Asylum seekers waiting to file their application / © DW
Asylum seekers waiting to file their application / © DW

In Germany, a migrant seeking asylum needs to formally apply at the Federal Office of Migration and Refugees (BAMF). This can be quite a long process and needs to be started as soon as possible after the asylum seeker enters the country.

Sometimes, the BAMF is unable to process or even accept asylum applications. In this situation, the office issues a temporary permit that identifies the migrant as a person who has applied for asylum. This document is called the "Bescheinigung über die Meldung als Asylsuchender" (BÜMA).

When filing for asylum, officials will take your pictures and fingerprints. They may also ask you questions about your personal life, your last place of residence in your home town, your parents and grandparents and about your journey to Europe. These questions may also be asked at a later stage, when you appear for a personal interview with the authorities.

After the asylum application is registered, you get a document called an "Aufenthaltsgestattung" or a permit to stay in Germany. This serves as your identity card and you need to keep it with you at all times.

The asylum process

While looking at an applicant's request for asylum, officials look at two things:


  1. Is Germany responsible for processing the asylum application? According to the Dublin regulation, a refugee's asylum application is to be processed in country which served as his point of entry into the European Union. If your application is not rejected because of the Dublin regulation, you will be called for an interview according to the asylum law, also known in German as "Anhörung gemäß §25 Asylverfahrensgesetz."
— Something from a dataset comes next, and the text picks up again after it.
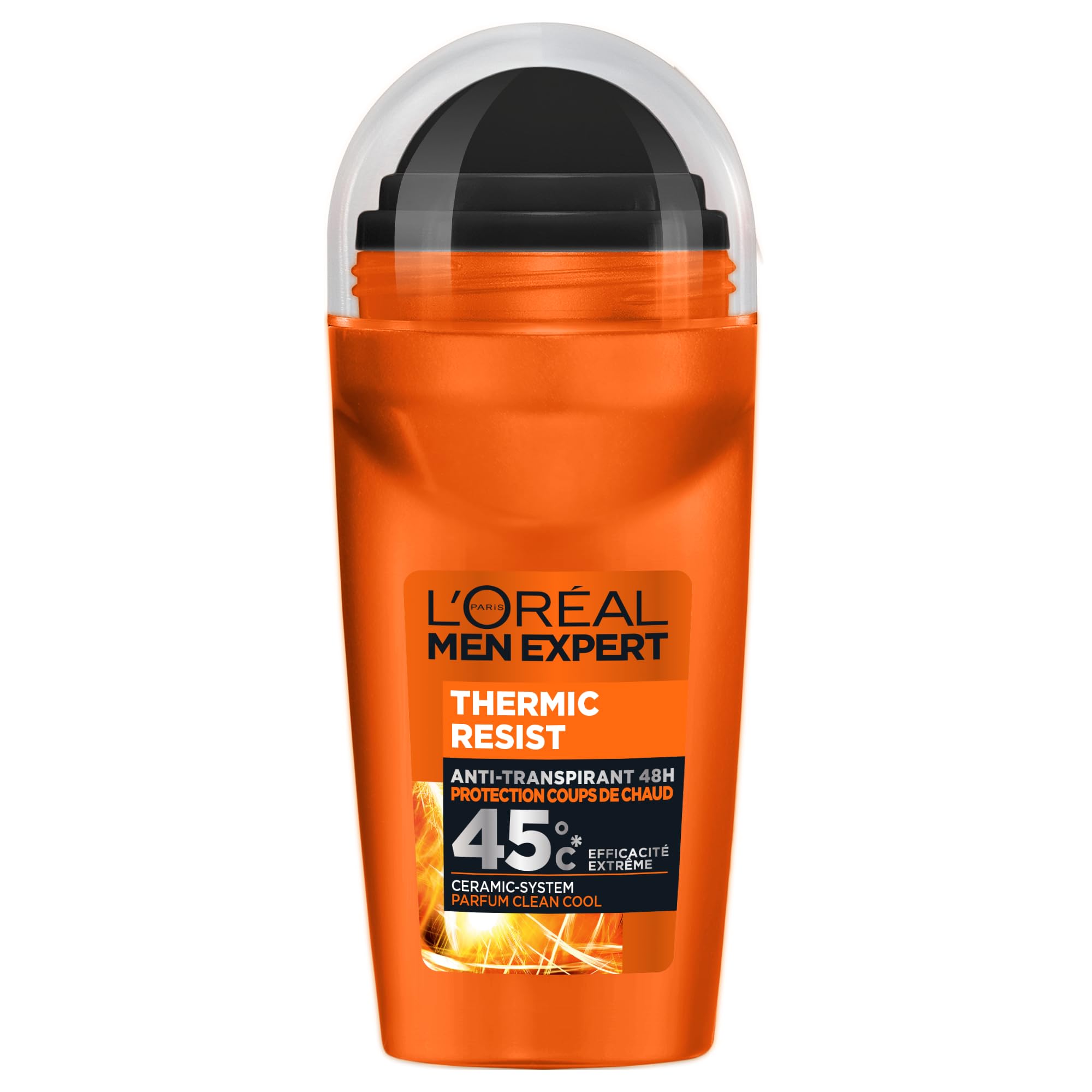 Men Expert Déodorant Thermic Resist – 50 ml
  2. Officials investigate questions like whether you were persecuted in your home country and what you would have to face if you were to go back. They also check whether you could be in danger in your home country because of your skin color, your sexual orientation and political and religious leanings.


The interview

The interview is one of the most important steps in an asylum application and is decisive for the success of your application. The interview with asylum officials should ideally take place some days after you file your application. However, the real process takes months to complete.
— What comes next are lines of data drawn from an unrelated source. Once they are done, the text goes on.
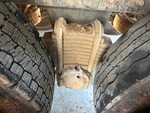 Underbody with Suspension Springs/Hangers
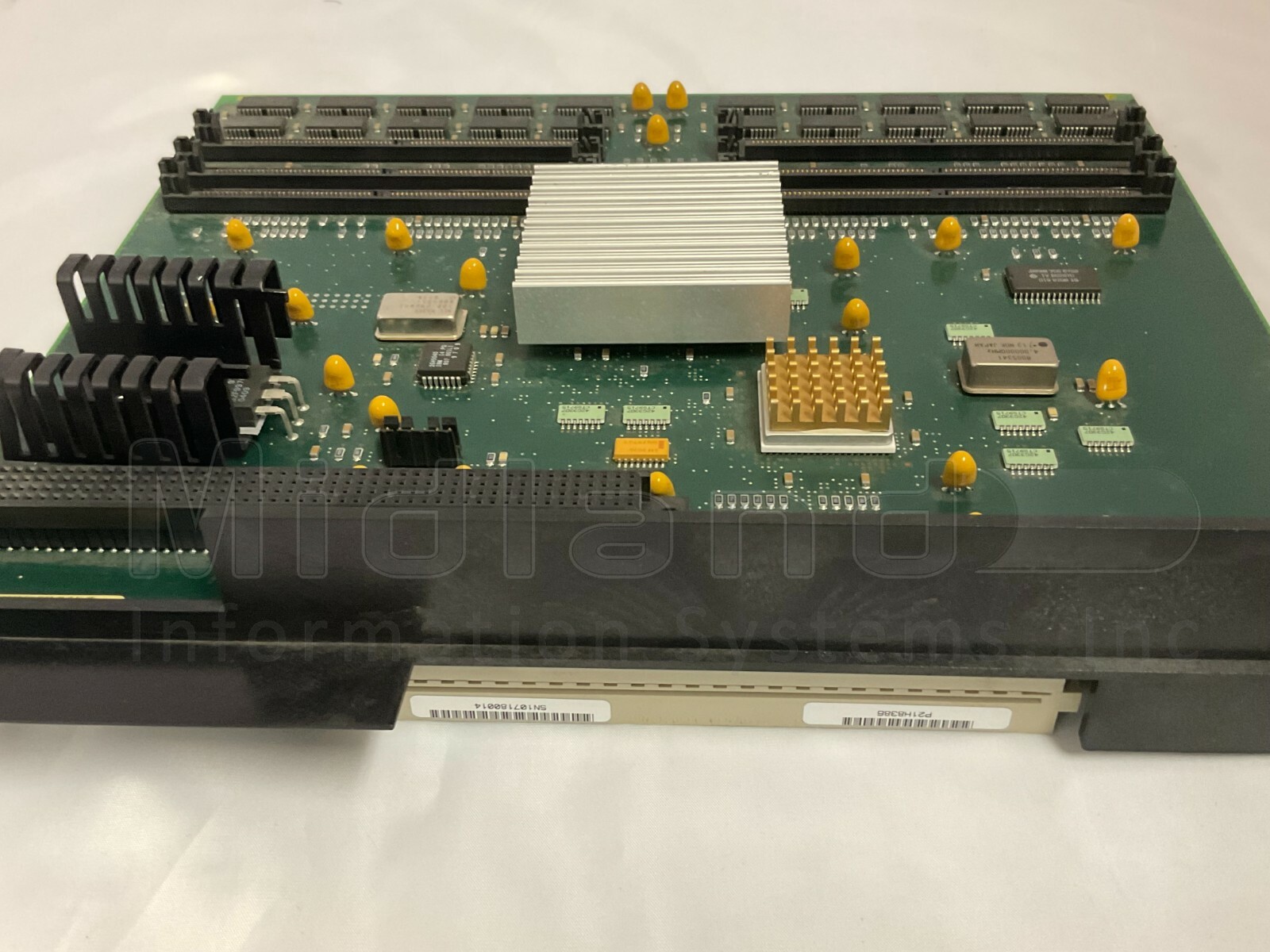 IBM 9402 FC 2131 21H8386, 44H5481 system processor 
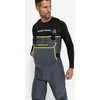 Bridkelnės Finntrail BLACKWATER DarkGrey 5291, Dydis: XL, Dydis avalynė: 44
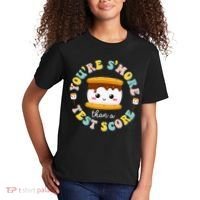 You Are S'more Than Ready For This Test Test Day Teacher Kids T-Shirt thumb 2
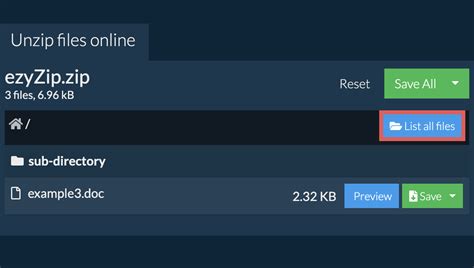 mega extract zip|Unzip Files Online (No limits!) .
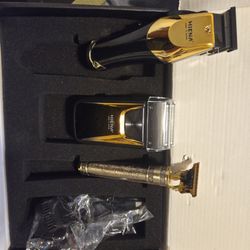 Maquinas Para Cortar Pelo Inalambricas 4in1 New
The BAMF could also schedule another interview to ask you whether you have applied for asylum in another country. This appointment is for the "Dublin regulation." In case of doubt, you can always contact a counselling organization like ProAsyl or Caritas for help.
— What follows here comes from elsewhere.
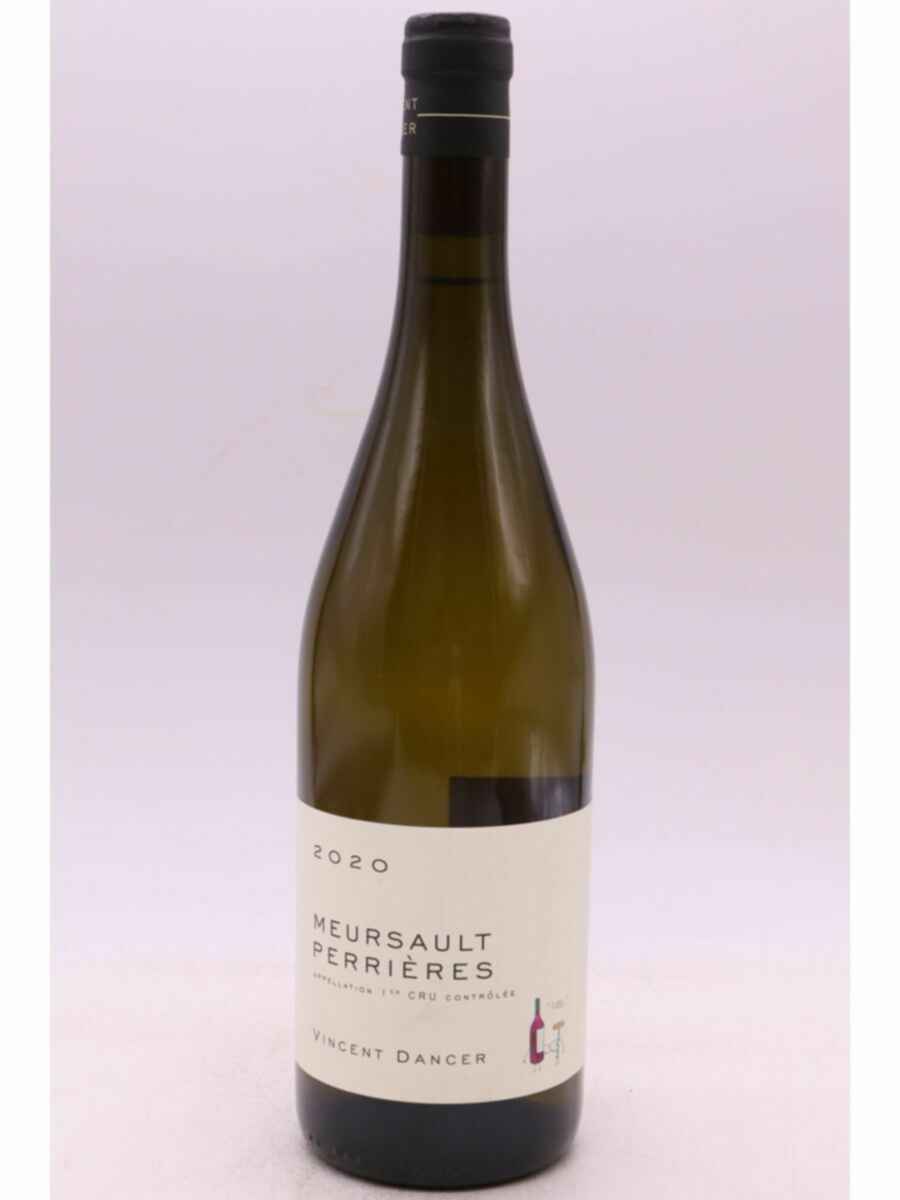 Vincent Dancer Meursault Perrieres 1er Cru 2020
You will have to notify the BAMF if you cannot attend the interview on the given date. If you cannot attend for health reasons, you will have to get a document from your doctor.

You can also ask for an interpreter while applying for asylum. If you want a female interpreter, you can communicate your wish to the BAMF authorities. You can also take a "person of trust" with you to accompany you during the interview.

At the end of the interview, officials summarize their answers and your questions in a document. These are recorded in writing or through a voice recorder. The summary is then read out to you and you have the option of correcting the statement. Finally, you will asked to sign the document.

The BAMF's decision

The Federal Office for Migration and Refugees sends its decision on your asylum application through a letter. This is known as the "Bescheid." The decision can also be sent to your lawyer, if you so wish.

If your asylum application is rejected, you can appeal at a court against the decision. However, you need to register your appeal as soon as possible. Usually the first page of the decision tells you how much time you have to file an appeal at the courts. In most cases, the applicant has two weeks to file an application.

However, in cases where an asylum is rejected because the reasons given by the applicant are considered unjustified, the applicant only has a week's time to appeal against the decision. In many instances, the application is not entertained at all, because the BAMF has found that another EU member state is responsible for the asylum application. In this case too, you have a week's time to appeal against the court's decision.

In all cases, you need to contact your lawyer as soon as possible to appeal against the rejection.